General election 2015: Iain Duncan Smith unveils 'quiet revolution' for welfare reform
The Secretary of State for Work and Pensions has outlined his "quiet revolution" for welfare under a future Conservative government.
Iain Duncan Smith stressed that the next parliament must be about getting money flowing to "where it will have the most impact".
The senior Tory, speaking at an event hosted by thinktank Reform, also said there is still "much more" to do in order to "unleash the full potential of the so called social investment market".
"Broadly unnoticed amongst commentators in the media, we are developing a way to ensure that government – and local government – spending can be tied to outcomes," he added.
"Particularly for councils, as we look to the future, it means the end of going cap in hand to central government, reliant on ever-changing political whims and uncertain short-term grants.
"Instead, local Government will be able to leverage its own long-term investment, freed up from central control, to capitalise on what the Social Investment Taskforce have identified as the 'first trillion' of potential investment money."
Duncan Smith claimed that it has cost the current government £1tn ($1.5tn, €1.3tn) to deliver its health and education systems over the last five years.
"Just think what that money could mean on the ground, how many people it could help, how many lives it could transform," the Secretary of State said.
"The next parliament must be about getting money flowing to where it will have the most impact, with government reaping the benefits in return: innovative, efficiency, effectiveness.
"Over time, it is my hope that this will turn the tide in the whole culture of government spending – whereby we commission outcomes and pay for what work meaning every pound spent goes on positive life change for the most disadvantaged in our society."
Social impact bonds
Duncan Smith pointed to the government's use of social impact bonds (SIBs) of using the market in welfare reform.
The instruments enable social investors to fund particular service and the government pays them if an intervention is deemed successful.
Supports of SIBs argue that the instruments reduce government expenditure in the long-term.
The Department for Work and Pensions (DWP) has 24 SIBS running, 10 of them financed by the ministry's £30m Innovation Fund.
Duncan Smith estimated that these reforms could generate £500m of savings over the next parliament.
"In rolling out SIBs more widely, the government has done a lot to put the infrastructure in place: through Big Society Capital, the world's first social investment wholesaler and the social investment tax relief, which could generate up to nearly £500m over another five years," he said.

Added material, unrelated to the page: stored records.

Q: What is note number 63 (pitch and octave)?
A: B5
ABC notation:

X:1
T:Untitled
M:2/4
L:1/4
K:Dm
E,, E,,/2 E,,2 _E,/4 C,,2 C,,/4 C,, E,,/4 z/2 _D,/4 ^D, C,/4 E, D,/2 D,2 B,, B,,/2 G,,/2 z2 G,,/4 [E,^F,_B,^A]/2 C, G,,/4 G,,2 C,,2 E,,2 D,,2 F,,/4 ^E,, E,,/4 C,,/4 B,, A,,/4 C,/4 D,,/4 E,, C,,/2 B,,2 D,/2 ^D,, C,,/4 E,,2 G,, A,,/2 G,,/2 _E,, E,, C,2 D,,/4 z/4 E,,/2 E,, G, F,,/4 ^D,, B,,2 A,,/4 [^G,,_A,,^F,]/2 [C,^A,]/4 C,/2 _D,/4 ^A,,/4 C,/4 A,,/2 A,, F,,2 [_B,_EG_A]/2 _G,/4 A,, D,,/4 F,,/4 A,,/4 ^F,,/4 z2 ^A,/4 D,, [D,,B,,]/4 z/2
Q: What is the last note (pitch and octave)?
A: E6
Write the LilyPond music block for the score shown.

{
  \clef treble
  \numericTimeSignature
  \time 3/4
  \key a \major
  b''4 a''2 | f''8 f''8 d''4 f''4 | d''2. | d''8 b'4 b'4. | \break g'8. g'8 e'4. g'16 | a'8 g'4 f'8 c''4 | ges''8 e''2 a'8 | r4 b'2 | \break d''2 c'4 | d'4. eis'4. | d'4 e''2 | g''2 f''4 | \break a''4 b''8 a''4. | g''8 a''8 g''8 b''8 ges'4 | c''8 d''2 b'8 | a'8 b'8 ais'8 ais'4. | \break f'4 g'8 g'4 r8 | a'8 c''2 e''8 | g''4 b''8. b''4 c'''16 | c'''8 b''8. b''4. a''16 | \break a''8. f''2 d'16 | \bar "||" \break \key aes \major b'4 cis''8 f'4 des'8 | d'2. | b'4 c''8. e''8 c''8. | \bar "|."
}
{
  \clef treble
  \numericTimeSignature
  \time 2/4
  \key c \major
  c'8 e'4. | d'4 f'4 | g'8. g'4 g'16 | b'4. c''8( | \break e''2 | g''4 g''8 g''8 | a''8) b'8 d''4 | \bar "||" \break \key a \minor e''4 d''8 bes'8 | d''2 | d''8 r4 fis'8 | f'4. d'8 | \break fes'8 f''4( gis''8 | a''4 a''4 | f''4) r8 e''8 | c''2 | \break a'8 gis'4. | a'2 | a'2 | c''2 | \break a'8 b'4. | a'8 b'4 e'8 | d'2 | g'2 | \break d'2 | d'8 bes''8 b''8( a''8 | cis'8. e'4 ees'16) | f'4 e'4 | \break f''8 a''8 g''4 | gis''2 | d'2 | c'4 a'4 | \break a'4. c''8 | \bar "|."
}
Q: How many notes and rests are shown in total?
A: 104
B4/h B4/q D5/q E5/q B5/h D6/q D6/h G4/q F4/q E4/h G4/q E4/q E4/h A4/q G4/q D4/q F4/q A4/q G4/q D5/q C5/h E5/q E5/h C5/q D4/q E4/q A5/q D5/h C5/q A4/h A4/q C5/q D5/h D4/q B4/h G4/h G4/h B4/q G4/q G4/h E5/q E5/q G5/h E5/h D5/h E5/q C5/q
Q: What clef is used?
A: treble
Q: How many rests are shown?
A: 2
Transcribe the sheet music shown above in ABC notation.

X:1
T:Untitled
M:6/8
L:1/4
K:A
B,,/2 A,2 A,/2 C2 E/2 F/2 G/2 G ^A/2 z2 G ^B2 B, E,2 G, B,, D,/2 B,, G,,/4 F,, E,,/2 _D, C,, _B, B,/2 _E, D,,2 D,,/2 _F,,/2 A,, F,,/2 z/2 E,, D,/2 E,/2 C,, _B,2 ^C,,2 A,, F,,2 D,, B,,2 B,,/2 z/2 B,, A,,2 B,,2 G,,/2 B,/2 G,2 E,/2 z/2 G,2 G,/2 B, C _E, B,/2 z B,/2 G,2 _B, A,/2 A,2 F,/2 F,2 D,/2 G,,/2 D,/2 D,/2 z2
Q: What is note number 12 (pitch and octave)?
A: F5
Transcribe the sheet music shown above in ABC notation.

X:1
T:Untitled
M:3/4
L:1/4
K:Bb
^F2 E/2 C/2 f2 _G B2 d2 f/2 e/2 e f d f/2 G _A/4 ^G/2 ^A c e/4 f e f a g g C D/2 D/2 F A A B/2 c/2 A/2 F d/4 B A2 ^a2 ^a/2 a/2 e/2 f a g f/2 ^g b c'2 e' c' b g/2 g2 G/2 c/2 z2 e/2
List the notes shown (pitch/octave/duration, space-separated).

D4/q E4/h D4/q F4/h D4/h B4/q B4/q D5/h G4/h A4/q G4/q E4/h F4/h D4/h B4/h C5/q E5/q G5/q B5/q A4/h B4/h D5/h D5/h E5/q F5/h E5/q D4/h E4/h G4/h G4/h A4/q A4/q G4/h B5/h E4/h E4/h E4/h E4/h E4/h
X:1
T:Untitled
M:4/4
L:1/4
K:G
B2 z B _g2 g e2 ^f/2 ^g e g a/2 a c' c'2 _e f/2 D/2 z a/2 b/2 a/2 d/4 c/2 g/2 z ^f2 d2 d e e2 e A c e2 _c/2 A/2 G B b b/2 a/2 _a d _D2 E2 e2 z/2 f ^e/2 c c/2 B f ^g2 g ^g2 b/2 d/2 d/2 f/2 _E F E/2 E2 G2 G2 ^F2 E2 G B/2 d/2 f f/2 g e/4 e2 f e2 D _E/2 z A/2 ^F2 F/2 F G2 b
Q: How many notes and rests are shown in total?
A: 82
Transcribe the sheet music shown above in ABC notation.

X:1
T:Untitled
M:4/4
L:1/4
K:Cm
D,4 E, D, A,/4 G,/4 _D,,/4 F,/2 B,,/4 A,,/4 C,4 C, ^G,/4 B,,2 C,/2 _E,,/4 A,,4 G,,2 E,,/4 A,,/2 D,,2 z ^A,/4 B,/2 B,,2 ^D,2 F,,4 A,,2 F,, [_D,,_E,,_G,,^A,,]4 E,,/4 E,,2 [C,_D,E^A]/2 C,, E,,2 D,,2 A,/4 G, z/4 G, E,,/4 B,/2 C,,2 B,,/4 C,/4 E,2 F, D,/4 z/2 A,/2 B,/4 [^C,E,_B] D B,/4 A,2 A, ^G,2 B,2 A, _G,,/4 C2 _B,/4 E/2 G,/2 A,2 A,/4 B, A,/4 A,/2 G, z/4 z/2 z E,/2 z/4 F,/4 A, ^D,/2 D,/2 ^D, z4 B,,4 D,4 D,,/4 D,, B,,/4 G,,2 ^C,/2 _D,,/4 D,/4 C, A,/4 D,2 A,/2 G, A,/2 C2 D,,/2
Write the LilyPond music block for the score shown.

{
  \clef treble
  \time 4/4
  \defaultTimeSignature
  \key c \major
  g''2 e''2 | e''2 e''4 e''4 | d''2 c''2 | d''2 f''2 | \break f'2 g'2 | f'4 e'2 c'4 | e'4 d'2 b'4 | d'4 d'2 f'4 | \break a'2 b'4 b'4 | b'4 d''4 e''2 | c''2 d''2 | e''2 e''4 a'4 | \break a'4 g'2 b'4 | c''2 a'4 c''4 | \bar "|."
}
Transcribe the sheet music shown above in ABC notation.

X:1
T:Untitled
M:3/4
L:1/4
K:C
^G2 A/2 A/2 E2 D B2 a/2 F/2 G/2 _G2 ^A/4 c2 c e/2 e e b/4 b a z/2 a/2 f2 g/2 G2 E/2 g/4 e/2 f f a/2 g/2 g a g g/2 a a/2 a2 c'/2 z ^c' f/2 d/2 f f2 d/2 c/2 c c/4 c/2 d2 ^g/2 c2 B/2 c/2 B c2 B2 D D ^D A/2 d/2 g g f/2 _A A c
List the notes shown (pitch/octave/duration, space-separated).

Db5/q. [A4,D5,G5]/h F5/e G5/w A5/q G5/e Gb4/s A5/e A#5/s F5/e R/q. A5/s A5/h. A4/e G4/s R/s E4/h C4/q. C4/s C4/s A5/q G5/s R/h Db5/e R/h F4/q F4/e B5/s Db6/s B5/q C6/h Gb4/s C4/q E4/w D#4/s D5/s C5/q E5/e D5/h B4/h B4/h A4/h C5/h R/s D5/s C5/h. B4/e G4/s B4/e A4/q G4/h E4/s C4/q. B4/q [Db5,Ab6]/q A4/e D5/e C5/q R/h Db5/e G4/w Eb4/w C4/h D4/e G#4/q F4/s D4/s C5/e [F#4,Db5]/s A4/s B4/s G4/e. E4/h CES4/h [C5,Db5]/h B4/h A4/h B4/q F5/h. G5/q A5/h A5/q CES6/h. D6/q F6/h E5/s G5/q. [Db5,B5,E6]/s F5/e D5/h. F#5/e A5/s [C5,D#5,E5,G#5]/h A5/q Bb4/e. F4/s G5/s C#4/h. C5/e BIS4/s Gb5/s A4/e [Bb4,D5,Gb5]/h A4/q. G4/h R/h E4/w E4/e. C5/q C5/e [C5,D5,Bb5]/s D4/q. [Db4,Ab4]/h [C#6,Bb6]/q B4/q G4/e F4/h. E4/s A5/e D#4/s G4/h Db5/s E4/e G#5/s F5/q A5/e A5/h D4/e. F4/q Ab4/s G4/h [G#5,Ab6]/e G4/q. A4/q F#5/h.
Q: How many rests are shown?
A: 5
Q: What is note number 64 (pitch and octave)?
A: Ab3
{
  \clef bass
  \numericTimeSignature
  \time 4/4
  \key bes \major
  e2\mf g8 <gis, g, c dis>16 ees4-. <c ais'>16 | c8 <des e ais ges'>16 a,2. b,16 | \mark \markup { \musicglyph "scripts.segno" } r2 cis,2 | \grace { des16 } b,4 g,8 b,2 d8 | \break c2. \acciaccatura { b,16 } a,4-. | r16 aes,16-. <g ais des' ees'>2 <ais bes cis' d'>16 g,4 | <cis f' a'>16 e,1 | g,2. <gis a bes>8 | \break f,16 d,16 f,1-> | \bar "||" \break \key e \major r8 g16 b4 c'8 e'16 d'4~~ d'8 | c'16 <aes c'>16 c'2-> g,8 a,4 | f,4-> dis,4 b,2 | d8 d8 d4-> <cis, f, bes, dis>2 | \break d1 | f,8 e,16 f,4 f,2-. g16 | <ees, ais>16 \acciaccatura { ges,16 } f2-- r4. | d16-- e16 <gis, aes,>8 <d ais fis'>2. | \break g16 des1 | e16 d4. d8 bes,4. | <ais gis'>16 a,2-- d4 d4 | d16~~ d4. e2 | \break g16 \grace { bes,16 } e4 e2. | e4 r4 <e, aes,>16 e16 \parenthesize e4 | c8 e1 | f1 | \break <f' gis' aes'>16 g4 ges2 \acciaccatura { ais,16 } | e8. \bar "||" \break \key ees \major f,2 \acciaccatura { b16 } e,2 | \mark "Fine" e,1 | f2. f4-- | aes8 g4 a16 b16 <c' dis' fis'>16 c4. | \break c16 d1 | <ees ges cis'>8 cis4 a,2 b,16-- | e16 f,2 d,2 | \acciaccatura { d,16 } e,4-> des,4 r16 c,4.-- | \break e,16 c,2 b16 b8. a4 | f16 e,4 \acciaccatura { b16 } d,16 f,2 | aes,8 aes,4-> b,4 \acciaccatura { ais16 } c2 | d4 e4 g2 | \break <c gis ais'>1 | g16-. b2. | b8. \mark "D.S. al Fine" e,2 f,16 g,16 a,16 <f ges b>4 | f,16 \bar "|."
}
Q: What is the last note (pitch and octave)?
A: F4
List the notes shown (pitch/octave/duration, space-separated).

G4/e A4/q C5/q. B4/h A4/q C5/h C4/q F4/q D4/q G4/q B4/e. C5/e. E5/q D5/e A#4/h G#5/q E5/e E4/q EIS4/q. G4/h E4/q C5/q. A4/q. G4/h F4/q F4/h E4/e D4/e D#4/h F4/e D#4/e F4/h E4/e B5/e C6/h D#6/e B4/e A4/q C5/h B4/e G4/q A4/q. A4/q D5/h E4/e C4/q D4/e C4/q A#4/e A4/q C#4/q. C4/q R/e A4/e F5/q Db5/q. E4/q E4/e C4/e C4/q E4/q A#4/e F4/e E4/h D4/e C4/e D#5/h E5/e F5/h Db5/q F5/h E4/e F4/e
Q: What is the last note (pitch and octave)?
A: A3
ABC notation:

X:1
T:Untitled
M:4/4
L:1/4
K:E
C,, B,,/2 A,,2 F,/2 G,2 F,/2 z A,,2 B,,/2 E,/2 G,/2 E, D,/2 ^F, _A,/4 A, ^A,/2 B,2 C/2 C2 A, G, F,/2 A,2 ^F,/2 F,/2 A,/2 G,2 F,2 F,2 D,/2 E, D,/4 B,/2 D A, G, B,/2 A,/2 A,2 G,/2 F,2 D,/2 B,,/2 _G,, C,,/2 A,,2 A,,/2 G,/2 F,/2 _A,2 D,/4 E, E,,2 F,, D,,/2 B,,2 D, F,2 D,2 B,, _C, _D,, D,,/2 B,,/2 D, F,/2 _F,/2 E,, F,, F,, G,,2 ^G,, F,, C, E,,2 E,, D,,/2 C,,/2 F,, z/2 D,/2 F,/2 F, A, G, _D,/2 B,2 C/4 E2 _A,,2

But Labour have claimed that the government has overspend on benefits and tax credits by "tens of billions of pounds".
"The current Conservative-led government has overspent on benefits and tax credits by tens of billions of pounds and failed to balance the books within the single parliament they promised," said Rachel Reeves, the shadow work and pensions secretary.
"This failure is a result of their fundamental failure to make work pay driving the up in-work benefit bill as well as undermining tax and national insurance revenues.
"Most worryingly, the current government has no plans to turn this around in the next parliament."
The comments come with less than 100 days to go before the general election in May.
The latest poll from YouGov for The Sun, which questioned more than 1,700 respondents between 2 and 3 February, put Labour and the Tories neck-and-neck on 33%, with the Liberal Democrats on 7%, Ukip on 14% and the Greens on 7%.